Prostitute e usura: il figlio inguaia il giudice D'Isa

Prostitute e usura: il figlio inguaia il giudice D'Isa


di Giacomo Amadori 



«Le strane relazioni del giudice che ha condannato Berlusconi». Con questo titolo in prima pagina cinque giorni fa Libero ha puntato i riflettori sui rapporti pericolosi del consigliere della Corte Suprema di Cassazione Claudio D’Isa, una delle cinque toghe che l’1 agosto 2013 ha condannato in via definitiva l’ex premier Silvio Berlusconi a quattro anni di carcere per una frode fiscale da 3 milioni di euro. I rapporti a cui abbiamo fatto riferimento sono quelli con la famiglia Terenzio, imprenditori di Cassino (Frosinone), e in particolare con Gabriele Vincenzo, 62 anni, e con il figlio Luigi, 41. I due sono stati colpiti da un misura di prevenzione patrimoniale da 150 milioni di euro, confermata nel luglio 2013 dalla Corte d’appello di Roma, e sono imputati per associazione per delinquere aggravata dalle modalità mafiose in secondo grado nella cosiddetta inchiesta Grande Muraglia (in primo grado sono stati assolti). I giudici gli contestano consolidati rapporti con la criminalità organizzata campana e laziale.

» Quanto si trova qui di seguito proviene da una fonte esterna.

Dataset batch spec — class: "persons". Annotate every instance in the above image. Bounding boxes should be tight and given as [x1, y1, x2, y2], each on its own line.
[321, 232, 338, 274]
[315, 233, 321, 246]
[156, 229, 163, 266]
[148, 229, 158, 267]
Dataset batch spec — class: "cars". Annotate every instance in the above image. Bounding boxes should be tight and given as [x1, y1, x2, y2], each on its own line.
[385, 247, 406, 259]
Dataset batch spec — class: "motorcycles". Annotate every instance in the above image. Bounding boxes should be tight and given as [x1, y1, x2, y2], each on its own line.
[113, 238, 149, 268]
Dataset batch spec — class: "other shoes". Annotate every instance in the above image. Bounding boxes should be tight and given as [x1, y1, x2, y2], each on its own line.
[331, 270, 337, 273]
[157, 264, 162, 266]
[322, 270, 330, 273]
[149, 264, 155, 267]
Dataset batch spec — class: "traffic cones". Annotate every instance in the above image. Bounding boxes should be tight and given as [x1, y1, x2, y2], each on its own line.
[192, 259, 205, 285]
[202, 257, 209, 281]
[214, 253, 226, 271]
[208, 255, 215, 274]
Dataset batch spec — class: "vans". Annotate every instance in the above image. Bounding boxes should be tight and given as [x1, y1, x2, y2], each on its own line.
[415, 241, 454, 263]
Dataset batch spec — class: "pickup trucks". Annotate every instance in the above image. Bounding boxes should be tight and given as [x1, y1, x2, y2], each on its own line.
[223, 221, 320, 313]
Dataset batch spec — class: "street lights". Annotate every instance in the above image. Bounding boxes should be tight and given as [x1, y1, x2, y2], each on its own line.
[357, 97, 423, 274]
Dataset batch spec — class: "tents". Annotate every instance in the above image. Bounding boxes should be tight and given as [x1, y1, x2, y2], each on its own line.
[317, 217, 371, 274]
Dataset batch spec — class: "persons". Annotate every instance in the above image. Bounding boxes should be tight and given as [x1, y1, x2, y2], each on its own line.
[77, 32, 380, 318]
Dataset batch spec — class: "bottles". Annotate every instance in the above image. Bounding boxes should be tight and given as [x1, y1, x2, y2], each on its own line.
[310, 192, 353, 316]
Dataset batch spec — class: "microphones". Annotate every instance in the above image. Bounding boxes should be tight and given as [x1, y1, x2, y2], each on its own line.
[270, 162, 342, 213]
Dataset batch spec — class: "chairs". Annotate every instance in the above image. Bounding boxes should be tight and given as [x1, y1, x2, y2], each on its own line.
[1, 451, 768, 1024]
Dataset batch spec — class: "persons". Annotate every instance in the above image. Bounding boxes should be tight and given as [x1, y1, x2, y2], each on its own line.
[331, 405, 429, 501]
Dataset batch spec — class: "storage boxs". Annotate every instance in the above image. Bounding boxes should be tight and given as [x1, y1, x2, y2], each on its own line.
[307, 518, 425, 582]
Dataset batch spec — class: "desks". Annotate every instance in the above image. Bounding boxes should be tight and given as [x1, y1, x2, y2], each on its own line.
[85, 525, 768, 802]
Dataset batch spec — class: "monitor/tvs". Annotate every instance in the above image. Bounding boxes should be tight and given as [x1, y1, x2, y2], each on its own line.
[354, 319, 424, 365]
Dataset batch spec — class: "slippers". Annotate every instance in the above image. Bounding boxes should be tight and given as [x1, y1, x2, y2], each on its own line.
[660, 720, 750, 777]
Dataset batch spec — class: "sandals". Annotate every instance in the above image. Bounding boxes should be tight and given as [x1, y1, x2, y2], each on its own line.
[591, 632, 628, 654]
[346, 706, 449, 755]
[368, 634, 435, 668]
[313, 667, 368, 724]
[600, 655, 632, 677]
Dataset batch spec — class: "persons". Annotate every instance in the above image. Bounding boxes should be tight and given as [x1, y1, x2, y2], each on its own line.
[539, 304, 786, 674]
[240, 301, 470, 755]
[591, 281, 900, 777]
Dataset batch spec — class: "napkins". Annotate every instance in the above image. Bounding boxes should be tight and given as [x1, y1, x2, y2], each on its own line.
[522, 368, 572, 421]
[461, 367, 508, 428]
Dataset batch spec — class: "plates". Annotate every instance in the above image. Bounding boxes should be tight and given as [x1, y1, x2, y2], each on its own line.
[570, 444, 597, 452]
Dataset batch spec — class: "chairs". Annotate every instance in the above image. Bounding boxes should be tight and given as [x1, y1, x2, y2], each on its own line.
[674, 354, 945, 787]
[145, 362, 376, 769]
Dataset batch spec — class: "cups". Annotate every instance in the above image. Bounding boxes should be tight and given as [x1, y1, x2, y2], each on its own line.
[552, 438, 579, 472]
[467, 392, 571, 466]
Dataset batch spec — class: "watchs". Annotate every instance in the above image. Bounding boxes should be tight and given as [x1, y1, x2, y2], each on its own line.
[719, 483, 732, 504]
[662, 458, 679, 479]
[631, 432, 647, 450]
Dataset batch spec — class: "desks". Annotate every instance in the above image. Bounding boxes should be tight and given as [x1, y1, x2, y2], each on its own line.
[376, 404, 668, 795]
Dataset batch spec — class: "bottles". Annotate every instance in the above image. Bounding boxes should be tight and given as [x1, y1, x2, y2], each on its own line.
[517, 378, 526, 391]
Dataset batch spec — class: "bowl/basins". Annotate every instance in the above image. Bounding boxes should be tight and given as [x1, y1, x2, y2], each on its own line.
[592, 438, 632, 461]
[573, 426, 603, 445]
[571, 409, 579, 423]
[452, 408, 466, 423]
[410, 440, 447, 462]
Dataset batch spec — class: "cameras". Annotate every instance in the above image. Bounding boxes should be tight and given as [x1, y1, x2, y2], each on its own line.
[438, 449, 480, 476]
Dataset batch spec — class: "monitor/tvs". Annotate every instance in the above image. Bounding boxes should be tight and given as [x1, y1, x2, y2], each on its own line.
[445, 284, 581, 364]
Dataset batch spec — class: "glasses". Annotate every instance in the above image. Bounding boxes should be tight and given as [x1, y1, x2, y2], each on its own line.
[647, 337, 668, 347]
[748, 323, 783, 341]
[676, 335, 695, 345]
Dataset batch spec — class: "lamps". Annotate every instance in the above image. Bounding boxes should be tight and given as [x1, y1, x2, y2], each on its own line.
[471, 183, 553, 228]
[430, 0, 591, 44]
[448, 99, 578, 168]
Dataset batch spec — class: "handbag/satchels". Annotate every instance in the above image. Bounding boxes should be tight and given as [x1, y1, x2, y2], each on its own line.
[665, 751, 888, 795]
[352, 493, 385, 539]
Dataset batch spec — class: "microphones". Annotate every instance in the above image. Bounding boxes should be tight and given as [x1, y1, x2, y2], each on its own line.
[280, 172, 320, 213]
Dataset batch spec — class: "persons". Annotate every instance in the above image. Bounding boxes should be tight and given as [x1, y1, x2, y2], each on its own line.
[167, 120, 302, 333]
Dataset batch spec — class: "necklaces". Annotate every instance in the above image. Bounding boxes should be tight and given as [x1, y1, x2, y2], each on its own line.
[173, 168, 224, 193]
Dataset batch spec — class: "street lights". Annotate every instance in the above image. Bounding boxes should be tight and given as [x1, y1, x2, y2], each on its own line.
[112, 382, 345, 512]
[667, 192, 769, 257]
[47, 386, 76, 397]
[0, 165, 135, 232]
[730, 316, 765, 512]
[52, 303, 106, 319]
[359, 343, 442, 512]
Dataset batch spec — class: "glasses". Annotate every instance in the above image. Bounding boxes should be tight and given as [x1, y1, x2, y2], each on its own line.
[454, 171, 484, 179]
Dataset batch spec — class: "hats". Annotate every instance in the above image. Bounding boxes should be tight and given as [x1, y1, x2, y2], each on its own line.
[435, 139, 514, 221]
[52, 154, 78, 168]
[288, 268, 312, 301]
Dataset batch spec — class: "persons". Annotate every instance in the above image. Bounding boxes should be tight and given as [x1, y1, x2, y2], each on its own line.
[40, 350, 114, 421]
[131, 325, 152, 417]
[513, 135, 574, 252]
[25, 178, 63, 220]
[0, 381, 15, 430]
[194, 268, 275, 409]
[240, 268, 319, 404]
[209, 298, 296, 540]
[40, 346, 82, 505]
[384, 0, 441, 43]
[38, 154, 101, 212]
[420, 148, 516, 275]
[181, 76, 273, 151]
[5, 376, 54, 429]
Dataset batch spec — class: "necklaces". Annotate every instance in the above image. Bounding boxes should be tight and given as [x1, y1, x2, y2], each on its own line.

Claudio D’Isa e il figlio Dario, avvocato trentasettenne del foro di Torre Annunziata (Napoli) il 4 maggio scorso, come documentato da Libero con numerose foto, sono stati ospiti d’onore alla Prima comunione della figlia di Luigi Terenzio e il giudici è stato commensale al "tavolo numero 1", quello dei due plurinquisiti. Ma non sono solo queste le “relazioni pericolose" che stanno emergendo in questi giorni. Per esempio nell’ambito di un’inchiesta su una banda di usurai della procura di Torre Annunziata (Napoli) e dei carabinieri di Piano di Sorrento è coinvolto Dario D’Isa. Inizialmente Il Mattino parla di «un giovane rampollo della Sorrento bene» al quale magistrati e forze dell’ordine riconoscono un «ruolo particolarmente attivo» nella vicenda. Il Fatto quotidiano, dopo lo scoop di Libero approfondisce l’inchiesta e scopre che ci sono 9 intercettazioni tra Dario e Claudio D’Isa («che non è indagato» puntualizza il cronista). La parte più interessante riguarda 7 mila euro che un ristoratore avrebbe consegnato a Dario D’Isa affinché si interessasse di una causa pendente in Cassazione. Gli inquirenti sostengono che D’Isa jr sarebbe stato sollecitato «affinché intercedesse con il padre per la vicenda giudiziaria». In una telefonata Claudio D’Isa avrebbe chiesto le motivazioni di primo grado e d’appello con questa giustificazione: «Altrimenti io non capisco niente». Il 9 novembre 2013 D’Isa chiama il padre per domandargli se abbia visto «quella sentenza là». Il giudice tranquillizza il figlio: «Ora la guardo». Dario insiste e tre giorni dopo chiede al padre: «Puoi fare quel controllo su quel V. D. Terza sezione (della Cassazione ndr) eventualmente così poi glielo dico». Il magistrato, che fa parte della Quarta sezione penale, spiega di essere impossibilitato perché «le cancellerie stanno chiuse».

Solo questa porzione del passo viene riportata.